De l’anarchie morale à une éthique de la vertu

Mise en ligne de La rédaction, le 24 janvier 2013.

par Richard Bastien

[ EXTRAITS DU NUMÉRO 38 / HIVER 2012-2013 ]

Platon et Aristote

Selon Le Petit Robert, le mot «anarchie» désigne une «confusion due à l’absence de règles ou d’ordres précis». Or ce qui caractérise la culture contemporaine, c’est justement l’absence de consensus sur les règles morales qui devraient régir la vie en société. Que nous vivions à une époque d’anarchie morale ne devrait donc pas nous étonner. D’ailleurs, il y a lieu de se demander si nous vivons vraiment en société. Il ne peut y avoir de véritable société sans une certaine unité de vues chez ceux qui la composent.

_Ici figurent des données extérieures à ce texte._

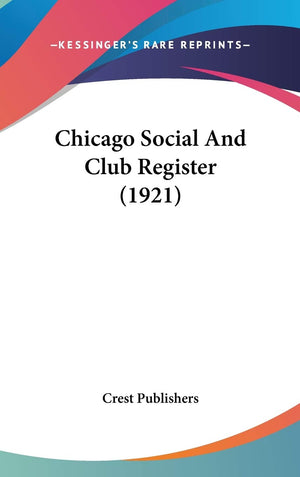 Chicago Social And Club Register (1921),New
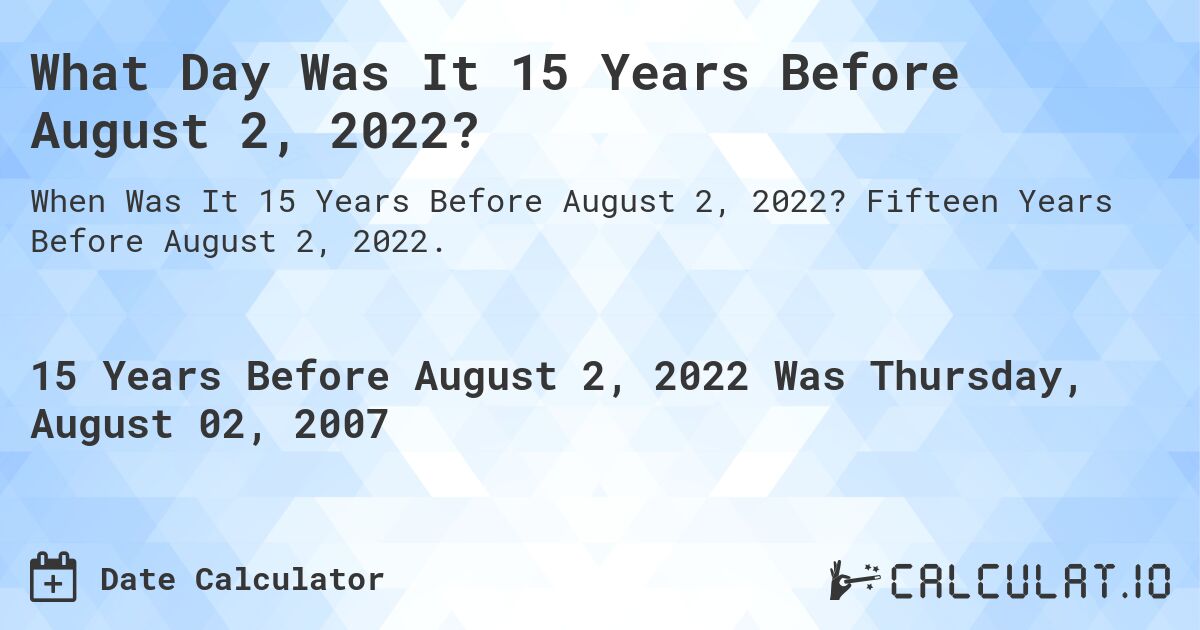 What Day Was It 15 Years Before August 2, 2022?. Fifteen Years Before August 2, 2022.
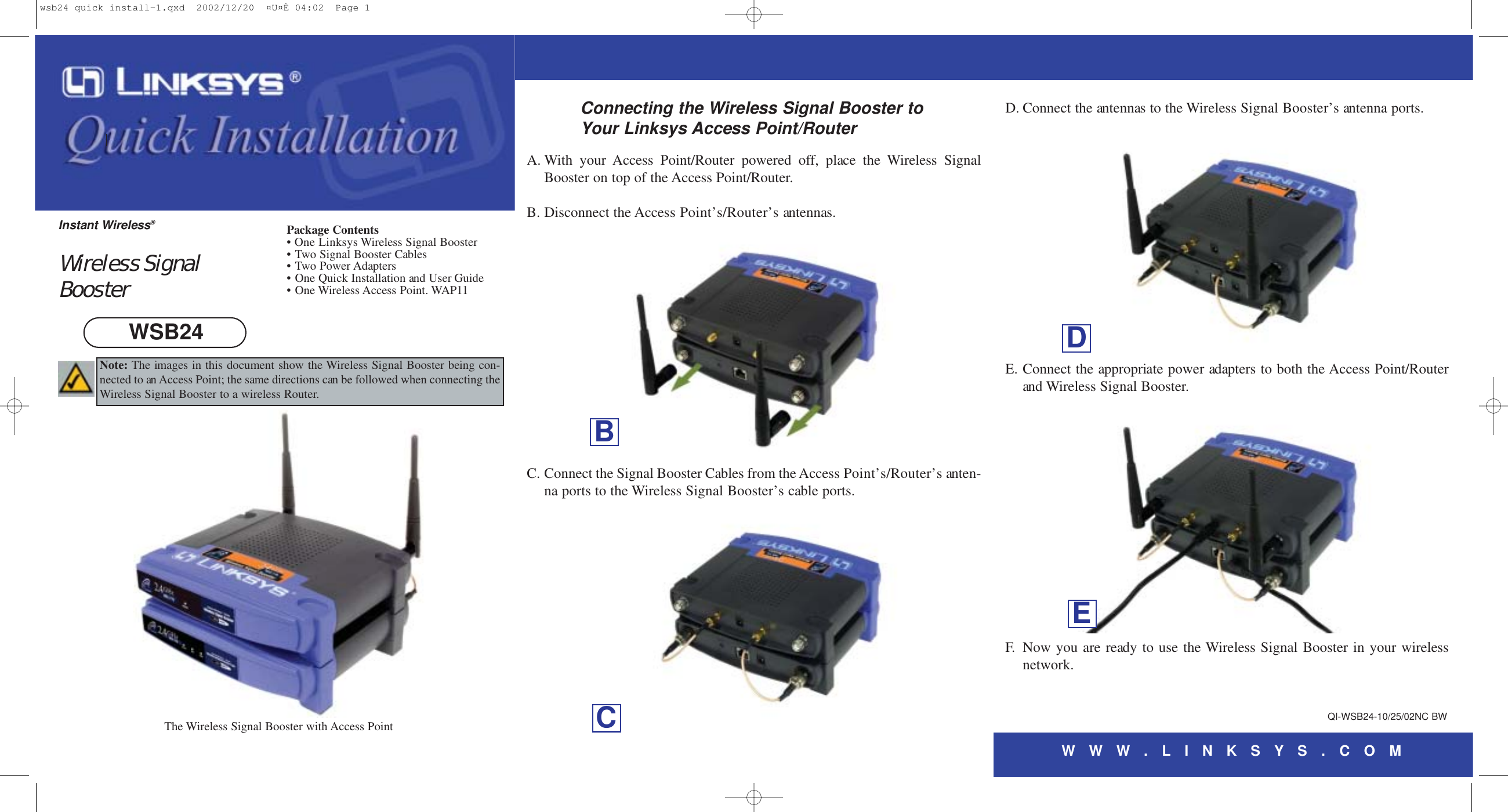 WWW. LINKS YS . C O MA. With your Access Point/Router powered off, place the Wireless SignalBooster on top of the Access Point/Router.B. Disconnect the Access Point’s/Router’s antennas.C. Connect the Signal Booster Cables from the Access Point’s/Router’s anten-na ports to the Wireless Signal Booster’s cable ports.D. Connect the antennas to the Wireless Signal Booster’s antenna ports.E. Connect the appropriate power adapters to both the Access Point/Routerand Wireless Signal Booster.F. Now you are ready to use the Wireless Signal Booster in your wirelessnetwork.Connecting the Wireless Signal Booster toYour Linksys Access Point/RouterQI-WSB24-10/25/02NC BWBPackage Contents• One Linksys Wireless Signal Booster• Two Signal Booster Cables• Two Power Adapters• One Quick Installation and User Guide • One Wireless Access Point. WAP11Wireless SignalBoosterInstant Wireless®WSB24The Wireless Signal Booster with Access Point CDENote: The images in this document show the Wireless Signal Booster being con-nected to an Access Point; the same directions can be followed when connecting theWireless Signal Booster to a wireless Router.wsb24 quick install-1.qxd  2002/12/20  ¤U¤È 04:02  Page 1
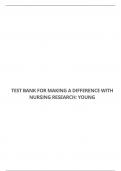 TEST BANK FOR MAKING A DIFFERENCE WITH NURSING RESEARCH: YOUNG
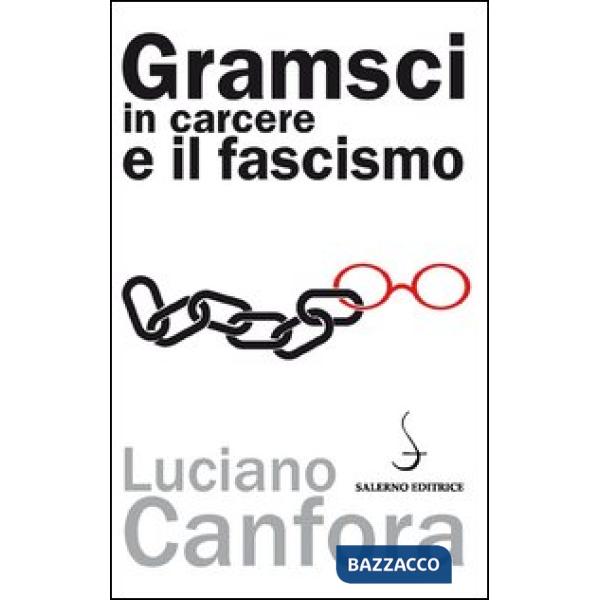 Gramsci in carcere e il fascismo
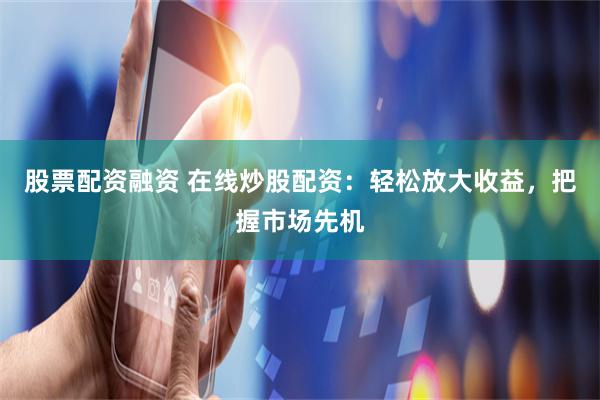 股票配资融资 在线炒股配资：轻松放大收益，把握市场先机
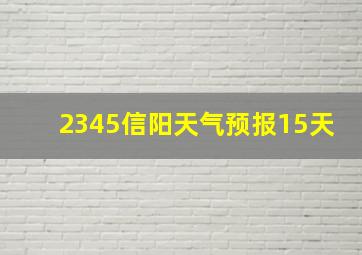 2345信阳天气预报15天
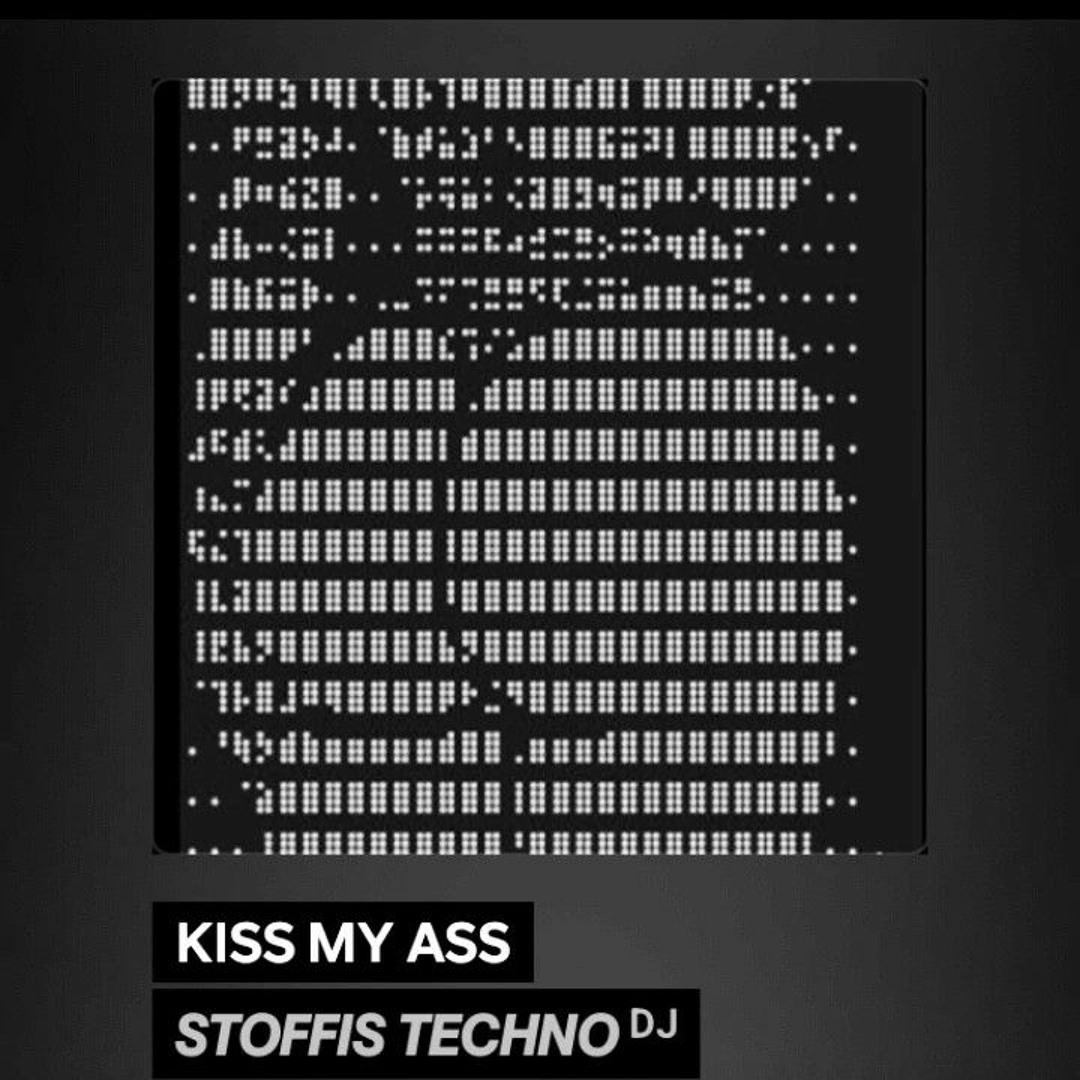 Stream KISS MY ASS by 𝗦𝗧𝗢𝗙𝗙 𝗜𝗦 𝗧𝗘𝗖𝗛𝗡𝗢 | Listen online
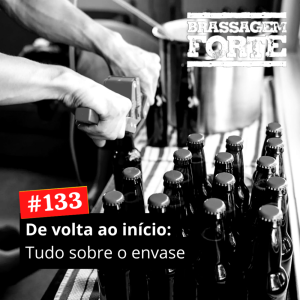 De volta ao início: tudo sobre o envase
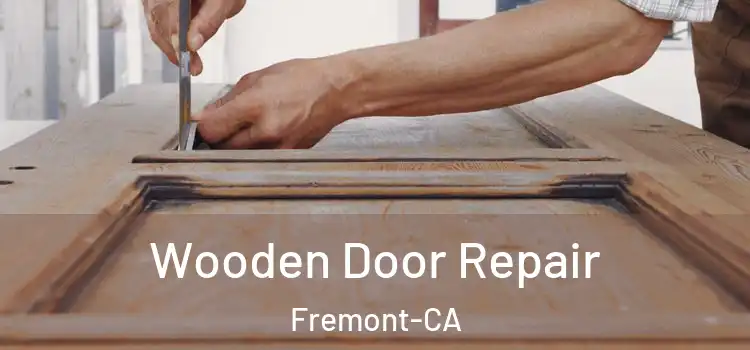 Wooden Door Repair Fremont-CA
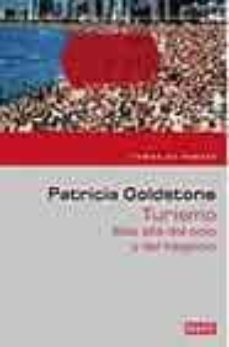 turismo: mas alla del ocio y del negocio-patricia goldstone-9788483065464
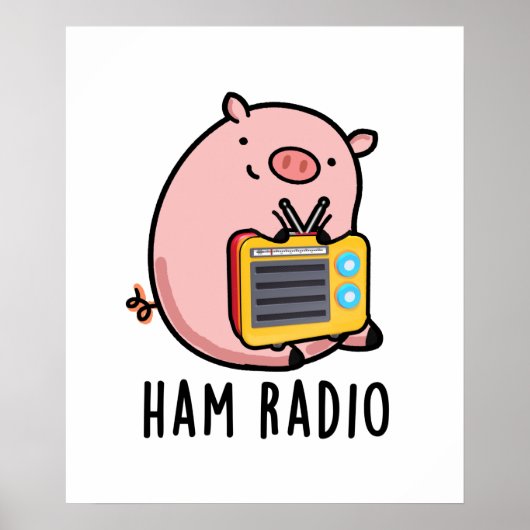 Poster Ham Radio Funny Pig Pun (Devant)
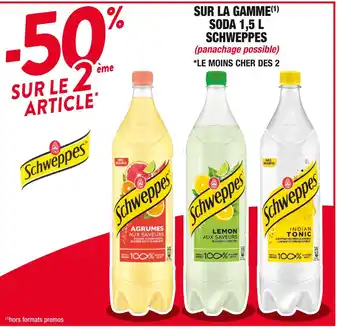 Cora x Carrefour Schweppes -50% sur le 2ème article sur la gamme soda 1,5 l schweppes offre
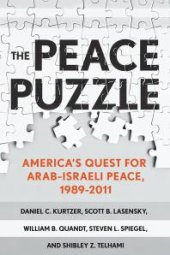 book The Peace Puzzle : America's Quest for Arab-Israeli Peace, 1989–2011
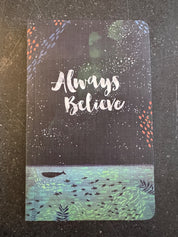 Always Believe Journal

Une société existe dans la mesure où des gens partagent des idées communes, reconnaissent l’importance de certaines questions et s’entendent sur les principes du bien et du mal.

Que ce soit au Québec, dans le reste du Canada ou ailleurs en Occident, on peine à trouver des dénominateurs communs. Il n’y a plus de consensus sur ce qu’est la justice, le mariage, la famille, l’amour, l’être humain, la différenciation sexuelle et le rôle de l’État. Parler de valeurs communes ou d’une culture commune constitue même un affront au bon sens. Le monde dans lequel nous vivons traîne dans son sillage les vestiges d’une société qui possédait une cohérence interne. Mais cette cohérence n’existe plus. En témoigne le fait que les règles morales sont maintenant considérées comme purement subjectives. Qu’elles puissent être fondées objectivement et justifiées rationnellement apparaît à l’esprit moderne comme un non-sens, voire un signe de fanatisme. Il en va de même de la religion, perçue comme irrationnelle, qui manifesterait une faiblesse de l’esprit.

Vient à l’esprit le poème The Second Coming que William Butler Yeats a composé peu après la Révolution russe de 1917:

«Things fall apart; the centre cannot hold;
Mere anarchy is loosed upon the world,
The blood-dimmed tide is loosed, and everywhere
The ceremony of innocence is drowned;
The best lack all conviction, while the worst
Are full of passionate intensity.»

(Tout se disloque. Le centre ne peut tenir./ L’anarchie se déchaîne sur le monde / Comme une mer noircie de sang: partout / On noie les saints élans de l’innocence. / Les meilleurs ne croient plus à rien, les pires / Se gonflent de l’ardeur des passions mauvaises.)

Les conséquences de cette anarchie morale sont partout visibles: éclatement des couples et des familles, dénaturation du mariage, déconsidération de la paternité et de la maternité, sensualité débridée, avortement, toxicomanie, endettement abusif, corruption politique et syndicale, impiété, etc. Non seulement les cultures nationales s’effondrent, mais notre taux de natalité ne suffit même plus à assurer le renouvellement des générations – démographiquement, nous sommes sur la voie de l’extinction.